• **RECORDS FOR THIS TASK**

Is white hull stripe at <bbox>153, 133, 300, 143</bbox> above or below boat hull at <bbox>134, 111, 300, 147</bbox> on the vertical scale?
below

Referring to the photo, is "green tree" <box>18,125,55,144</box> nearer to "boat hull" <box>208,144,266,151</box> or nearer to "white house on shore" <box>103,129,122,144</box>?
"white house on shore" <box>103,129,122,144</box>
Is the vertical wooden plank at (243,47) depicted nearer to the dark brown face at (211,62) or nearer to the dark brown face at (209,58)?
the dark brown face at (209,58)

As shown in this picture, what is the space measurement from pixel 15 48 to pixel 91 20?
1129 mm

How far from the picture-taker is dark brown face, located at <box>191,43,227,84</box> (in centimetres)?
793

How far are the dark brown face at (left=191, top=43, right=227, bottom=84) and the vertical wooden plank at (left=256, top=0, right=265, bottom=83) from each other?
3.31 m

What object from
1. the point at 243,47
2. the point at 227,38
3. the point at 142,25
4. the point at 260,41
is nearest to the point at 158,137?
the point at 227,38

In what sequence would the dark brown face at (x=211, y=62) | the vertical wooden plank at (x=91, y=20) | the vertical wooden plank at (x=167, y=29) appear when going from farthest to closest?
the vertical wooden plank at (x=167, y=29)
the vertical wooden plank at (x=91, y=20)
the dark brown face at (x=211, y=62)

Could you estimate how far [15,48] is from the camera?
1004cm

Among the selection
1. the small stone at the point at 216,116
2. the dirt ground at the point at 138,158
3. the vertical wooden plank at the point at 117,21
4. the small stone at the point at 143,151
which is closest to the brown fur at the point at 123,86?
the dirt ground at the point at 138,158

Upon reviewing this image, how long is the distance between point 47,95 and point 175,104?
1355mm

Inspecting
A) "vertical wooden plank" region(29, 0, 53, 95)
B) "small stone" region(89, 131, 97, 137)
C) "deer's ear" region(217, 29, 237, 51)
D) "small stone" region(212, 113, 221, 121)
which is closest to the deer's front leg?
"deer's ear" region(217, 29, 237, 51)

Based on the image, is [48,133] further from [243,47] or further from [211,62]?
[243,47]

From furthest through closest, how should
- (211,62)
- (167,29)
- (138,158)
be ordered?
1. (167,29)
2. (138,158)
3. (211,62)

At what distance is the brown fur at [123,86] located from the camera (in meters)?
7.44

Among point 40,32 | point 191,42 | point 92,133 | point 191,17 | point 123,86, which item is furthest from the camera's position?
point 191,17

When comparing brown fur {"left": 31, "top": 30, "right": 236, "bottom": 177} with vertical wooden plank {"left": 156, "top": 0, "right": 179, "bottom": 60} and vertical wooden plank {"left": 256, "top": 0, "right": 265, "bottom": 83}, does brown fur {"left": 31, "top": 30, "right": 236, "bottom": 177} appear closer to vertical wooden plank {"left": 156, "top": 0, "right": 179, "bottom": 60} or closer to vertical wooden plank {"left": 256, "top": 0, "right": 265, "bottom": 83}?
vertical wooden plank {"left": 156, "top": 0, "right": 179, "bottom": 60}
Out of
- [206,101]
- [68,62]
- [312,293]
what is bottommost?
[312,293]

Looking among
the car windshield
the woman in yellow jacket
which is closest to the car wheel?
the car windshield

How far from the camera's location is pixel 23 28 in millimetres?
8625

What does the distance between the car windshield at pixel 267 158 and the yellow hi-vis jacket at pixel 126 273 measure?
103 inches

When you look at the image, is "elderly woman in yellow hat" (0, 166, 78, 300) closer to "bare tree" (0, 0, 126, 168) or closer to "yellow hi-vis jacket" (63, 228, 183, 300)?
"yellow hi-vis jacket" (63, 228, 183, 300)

• **REQUIRED WORK**
Return the line that contains "Based on the" and all lines after it, verbatim, and nothing else.

• **RESPONSE**
Based on the image, is [48,133] further from [243,47] or further from [211,62]?
[243,47]

From furthest through closest, how should
- (211,62)
- (167,29)
- (138,158)
be ordered?
1. (167,29)
2. (138,158)
3. (211,62)

At what distance is the brown fur at [123,86] located from the camera (in meters)?
7.44

Among point 40,32 | point 191,42 | point 92,133 | point 191,17 | point 123,86, which item is furthest from the camera's position?
point 191,17

When comparing brown fur {"left": 31, "top": 30, "right": 236, "bottom": 177} with vertical wooden plank {"left": 156, "top": 0, "right": 179, "bottom": 60} and vertical wooden plank {"left": 256, "top": 0, "right": 265, "bottom": 83}, does brown fur {"left": 31, "top": 30, "right": 236, "bottom": 177} appear closer to vertical wooden plank {"left": 156, "top": 0, "right": 179, "bottom": 60} or closer to vertical wooden plank {"left": 256, "top": 0, "right": 265, "bottom": 83}?
vertical wooden plank {"left": 156, "top": 0, "right": 179, "bottom": 60}
Out of
- [206,101]
- [68,62]
- [312,293]
what is bottommost?
[312,293]

Looking among
the car windshield
the woman in yellow jacket
which is closest to the car wheel?
the car windshield

How far from the camera's location is pixel 23 28 in millimetres?
8625

What does the distance between the car windshield at pixel 267 158 and the yellow hi-vis jacket at pixel 126 273 measure?
103 inches

When you look at the image, is "elderly woman in yellow hat" (0, 166, 78, 300) closer to "bare tree" (0, 0, 126, 168) or closer to "yellow hi-vis jacket" (63, 228, 183, 300)?
"yellow hi-vis jacket" (63, 228, 183, 300)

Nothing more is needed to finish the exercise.